Dianggap melanggar UU ITE pasal 31 dan harus diselesaikan secara hukum.
Ketua Umum Partai Demokrat Susilo Bambang Yudhoyono (SBY) menginginkan keadilan atas tudingan pihak Basuki Tjahaja Purnama alias Ahok yang menyebut dirinya memesan fatwa penodaan agama kepada Ktua MUI KH Ma’ruf Amin. Pasalnya, SBY menilai, percakapan yang dimiliki pihak Ahok diduga merupakan penyadapan ilegal.
Karena itu, SBY menyebut perbuatan tersebut merupakan kejahatan. “Saya hanya mohon hukum ditegakkan,” kata SBY dalam pernyataan persnya, di Wisma Proklamasi, Menteng, Jakarta, Rabu (1/2).
Konferensi pers SBY yang juga Ketua Umum Partai Demokrat ini mengenai perkembangan politik aktual. Hadir dalam konferensi pers antara lain Susilo Bambang Yudhoyono (Ketua Umum Partai Demokrat) dan Hinca Panjaitan (Sekjen Partai Demokrat). Acara juga dihadiri oleh sekitar 40 wartawan media massa.
Pernyataan mantan Presiden Susilo Bambang Yudhoyono, antara lain :
Saya kira semua mengikuti, kemarin dalam sebuah persidangan dikatakan ada rekaman, atau transkrip atau bukti percakapan saya dengan KH. Ma’ruf Amin. Spekulasinya langsung macam-macam. Kalau betul percakapan saya dengan KH. Ma’ruf Amin atau siapapun dilakukan tanpa perintah pengadilan, itu namanya penyadapan ilegal atau spying. Dari aspek hukum masuk, dari aspek politik juga masuk.

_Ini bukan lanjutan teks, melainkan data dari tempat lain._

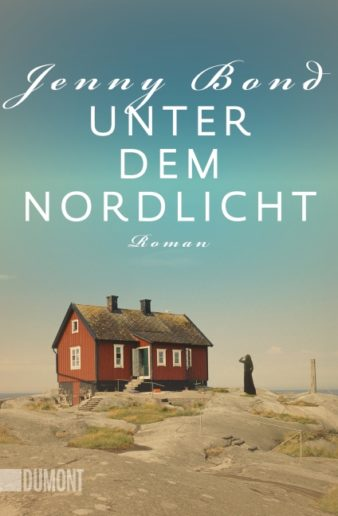 Coverfoto Jenny Bond, Unter dem Nordlicht, übersetzt von Andrea O'Brien und Ursula Wulfekamp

Political spying itu kejahatan yang serius, di negara manapun juga. Oleh karena itu saya pada kesempatan itu ingin mencari dan mendapatkan keadilan, apa yang sesungguhnya terjadi. Karena kalau betul-betul telepon saya selama ini disadap secara tidak legal, belum lama kurang lebih satu bulan lalu, sahabat saya tidak berani terima telepon dari saya, karena diingatkan oleh orang dekat istana, hati-hati nanti disadap.
Salah saya apa? Mantan Presiden diamankan oleh Paspampres. Yang diamankan adalah orangnya. Kalau betul-betul disadap, maka segala macam pembicaraan, strategi, akan diketahui oleh siapapun, dan mereka akan mendapatkan manfaat politik tentang seluk beluk strategi dari lawan politiknya.
Dalam Pilkada, penyadapan seperti ini dapat membuat calon menjadi kalah, karena pasti diketahui strateginya. Kita punya UU tentang ITE. Di situ dilarang siapapun melakukan penyadapan secara ilegal, akan dipidana dengan pidana penjara paling lama 10 tahun dan denda paling banyak 800 juta rupiah.
Konstitusi kita sama dengan negara lain, melarang penyadapan ilegal. oleh karena itu saya memohon, kalau memang pembicaraan saya kapanpun, saya berharap pihak kepolisian, kejaksaan dan pengadilan untuk menegakkan hukum sesuai UU ITE. Saya hanya mohon itu, supaya rakyat bisa mendapatkan keadilan. Dan mulai saat ini saya akan memantau proses hukumnya, karena ini bukan delik aduan. Persamaan hukum adalah hak konstitusional rakyat.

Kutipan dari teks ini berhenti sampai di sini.